I was one of the 1962 intake at that Northern UK art college and felt a frisson of excitement every day at the shackles of strictly uniformed grammar school years were cast off for a dress code of anything-goes so long as it included blue jeans (and for me, collarless blue or white ex-army officer’s cotton shirts worn outside with an ethnic sash tied at the waist). We were given freedom for the first time in our lives (although I was one of the few who still lived at home) and we all took the bait and included “free love” in the equation!

However, and back to the artwork, I clearly remember this exercise even though it was done all of fifty years ago. The group had a choice of several objects, large and small, with the medium of expression being left to our own imagination and skills. I cannot remember the time we were given – it was meant to be basically a quick exercise – and although I now like to think it was a 10-minute bash, in reality it was probably a 30-minute period more in line with the limits given to contestants on the “Top Chef” programmes so popular on French TV.
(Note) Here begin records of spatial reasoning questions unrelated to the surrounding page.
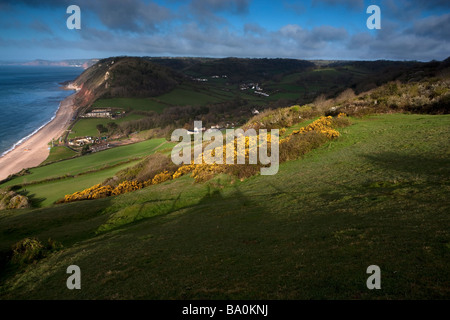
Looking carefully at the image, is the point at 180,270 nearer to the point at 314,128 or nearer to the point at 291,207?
the point at 291,207

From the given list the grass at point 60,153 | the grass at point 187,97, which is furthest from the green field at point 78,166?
the grass at point 187,97

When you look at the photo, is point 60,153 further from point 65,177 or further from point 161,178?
point 161,178

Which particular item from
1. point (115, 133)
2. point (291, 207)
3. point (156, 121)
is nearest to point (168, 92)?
point (156, 121)

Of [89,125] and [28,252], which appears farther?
[89,125]

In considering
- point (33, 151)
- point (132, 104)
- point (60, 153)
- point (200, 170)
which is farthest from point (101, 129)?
point (200, 170)

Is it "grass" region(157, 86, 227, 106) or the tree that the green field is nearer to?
the tree

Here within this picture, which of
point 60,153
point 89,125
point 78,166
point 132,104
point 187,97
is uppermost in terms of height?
point 187,97

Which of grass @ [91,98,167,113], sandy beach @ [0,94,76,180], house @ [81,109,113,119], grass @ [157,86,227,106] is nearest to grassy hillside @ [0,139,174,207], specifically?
sandy beach @ [0,94,76,180]

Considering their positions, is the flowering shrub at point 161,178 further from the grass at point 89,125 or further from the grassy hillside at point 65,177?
the grass at point 89,125
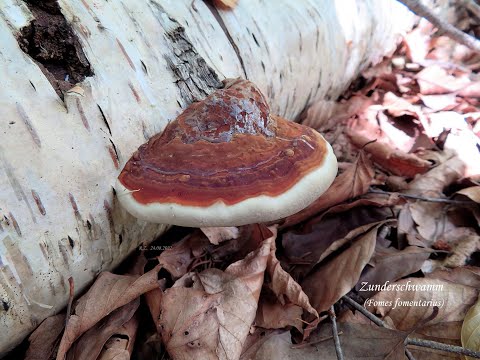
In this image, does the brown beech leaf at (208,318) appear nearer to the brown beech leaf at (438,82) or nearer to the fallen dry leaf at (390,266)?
the fallen dry leaf at (390,266)

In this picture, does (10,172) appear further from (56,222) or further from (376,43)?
(376,43)

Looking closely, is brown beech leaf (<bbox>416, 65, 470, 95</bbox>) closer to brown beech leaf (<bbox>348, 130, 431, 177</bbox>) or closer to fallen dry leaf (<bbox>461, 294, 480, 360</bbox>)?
brown beech leaf (<bbox>348, 130, 431, 177</bbox>)

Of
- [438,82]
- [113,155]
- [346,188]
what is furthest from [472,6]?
[113,155]

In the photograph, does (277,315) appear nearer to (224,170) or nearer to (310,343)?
(310,343)

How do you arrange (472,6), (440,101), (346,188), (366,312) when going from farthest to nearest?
(472,6), (440,101), (346,188), (366,312)

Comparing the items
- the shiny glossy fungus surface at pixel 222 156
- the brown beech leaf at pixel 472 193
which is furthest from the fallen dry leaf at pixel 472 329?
the shiny glossy fungus surface at pixel 222 156

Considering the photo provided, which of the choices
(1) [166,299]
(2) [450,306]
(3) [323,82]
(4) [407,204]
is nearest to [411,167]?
(4) [407,204]
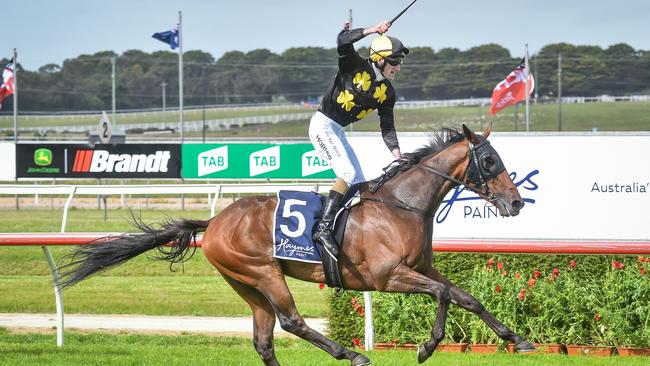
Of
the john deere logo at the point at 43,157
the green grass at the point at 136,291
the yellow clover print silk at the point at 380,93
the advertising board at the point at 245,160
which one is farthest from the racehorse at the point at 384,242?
the john deere logo at the point at 43,157

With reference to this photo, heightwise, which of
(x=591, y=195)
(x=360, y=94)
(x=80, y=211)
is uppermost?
(x=360, y=94)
I chose a small sea shell as my subject with a bottle of black ink, a pen-nib, stick from a shrub in the garden, a wax candle and a small/medium watercolor paint brush, on dampened cartridge paper. Dampening our drawing-paper sheets was a normal procedure – using brown gummed tape all around the edges so it stayed “stretched” and flat on drying – but on this occasion I drew rapidly with a pen-nib and included a few sweeps of a wax-candle to act as a “resist” to the later ink-wash… then filed-in the solid areas whilst the paper was still quite damp, allowing the ink to merge and spread within the paper’s surface. My intention (now forgotten) at the time was probably to re-create a “wet-look” for the watery subject… and the dribbly blurs do seem to represent delicate fronds of sea-weed or other organic  frond-life growing from the shell’s surface.